Greater support from OEMs was called for, as Kumar described the domino effect of price escalations being passed down from manufacturers to MROs and airlines, which in turn are then passed on to passengers in the form of increased costs.
Kumar also cites digitalization as a key element of the industry’s future and says this increased at greater pace during the COVID-19 pandemic. However, he sees Asia-Pacific being more complicated as a region than Europe because of its lack of a unified regulator, with the region fragmented by separate individual regulators.
In its operation, ADE is looking to add capacity in the form of a 14-line narrowbody maintenance hangar in Malaysia, which will also come with widebody capabilities. Kumar says the facility will be operational by early 2024 in the capital city of Kuala Lumpur and will look to expand aircraft capabilities.

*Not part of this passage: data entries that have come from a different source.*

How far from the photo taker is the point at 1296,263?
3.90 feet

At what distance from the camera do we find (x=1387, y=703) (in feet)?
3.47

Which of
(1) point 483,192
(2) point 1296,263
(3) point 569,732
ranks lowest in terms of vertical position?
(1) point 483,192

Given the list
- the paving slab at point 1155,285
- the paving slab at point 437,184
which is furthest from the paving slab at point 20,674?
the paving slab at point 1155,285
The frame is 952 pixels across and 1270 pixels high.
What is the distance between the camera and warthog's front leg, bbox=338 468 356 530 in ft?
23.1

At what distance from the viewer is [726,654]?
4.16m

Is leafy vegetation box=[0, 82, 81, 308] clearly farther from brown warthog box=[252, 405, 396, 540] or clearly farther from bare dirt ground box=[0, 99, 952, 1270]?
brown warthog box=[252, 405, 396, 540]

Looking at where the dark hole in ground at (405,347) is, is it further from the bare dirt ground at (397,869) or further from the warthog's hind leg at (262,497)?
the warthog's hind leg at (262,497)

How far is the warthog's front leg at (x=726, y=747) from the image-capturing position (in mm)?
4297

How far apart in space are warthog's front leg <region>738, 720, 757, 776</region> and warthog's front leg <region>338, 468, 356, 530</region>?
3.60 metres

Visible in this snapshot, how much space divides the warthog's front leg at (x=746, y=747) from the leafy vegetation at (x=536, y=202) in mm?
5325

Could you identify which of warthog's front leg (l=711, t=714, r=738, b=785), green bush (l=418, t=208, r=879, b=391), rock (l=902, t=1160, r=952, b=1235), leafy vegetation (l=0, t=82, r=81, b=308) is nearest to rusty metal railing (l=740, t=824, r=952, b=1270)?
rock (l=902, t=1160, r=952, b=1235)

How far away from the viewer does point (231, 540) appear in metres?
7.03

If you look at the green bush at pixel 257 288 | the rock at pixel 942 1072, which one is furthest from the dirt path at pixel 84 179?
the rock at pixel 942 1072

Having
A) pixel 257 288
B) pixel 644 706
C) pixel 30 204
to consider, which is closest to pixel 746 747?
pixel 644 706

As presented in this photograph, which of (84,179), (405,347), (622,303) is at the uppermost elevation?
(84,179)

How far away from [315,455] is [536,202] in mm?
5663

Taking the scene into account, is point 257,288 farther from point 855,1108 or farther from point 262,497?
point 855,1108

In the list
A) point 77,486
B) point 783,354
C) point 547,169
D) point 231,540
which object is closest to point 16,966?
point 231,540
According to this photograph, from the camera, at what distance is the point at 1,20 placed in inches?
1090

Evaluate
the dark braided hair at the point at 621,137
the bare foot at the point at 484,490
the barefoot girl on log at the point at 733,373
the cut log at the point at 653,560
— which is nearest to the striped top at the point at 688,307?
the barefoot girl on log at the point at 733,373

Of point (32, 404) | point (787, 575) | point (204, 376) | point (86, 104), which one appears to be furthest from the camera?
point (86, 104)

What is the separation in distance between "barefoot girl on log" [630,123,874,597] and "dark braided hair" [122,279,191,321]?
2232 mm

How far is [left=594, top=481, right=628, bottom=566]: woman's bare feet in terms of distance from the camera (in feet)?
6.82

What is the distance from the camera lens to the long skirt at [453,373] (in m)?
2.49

When discussing the fleet of ADE's airline affiliate, AirAsia, Kumar says its current fleet numbers more than 200 aircraft and, before COVID-19, typically around 12 were grounded for checks at any one time.
“14 lines of maintenance might look big, but for an associated airline with more than 200 aircraft and with more than 300 aircraft in its order book, that’s a pretty good number,” he says.
He also cites many airlines across the region, who represent potential third-party maintenance customers, restructuring their leased aircraft fleets to include extended lives of assets. As a result, he foresees demand for every type of aircraft check increasing in future and he says ADE will look to cover as much of the AirAsia fleet as it can along with third-party airlines.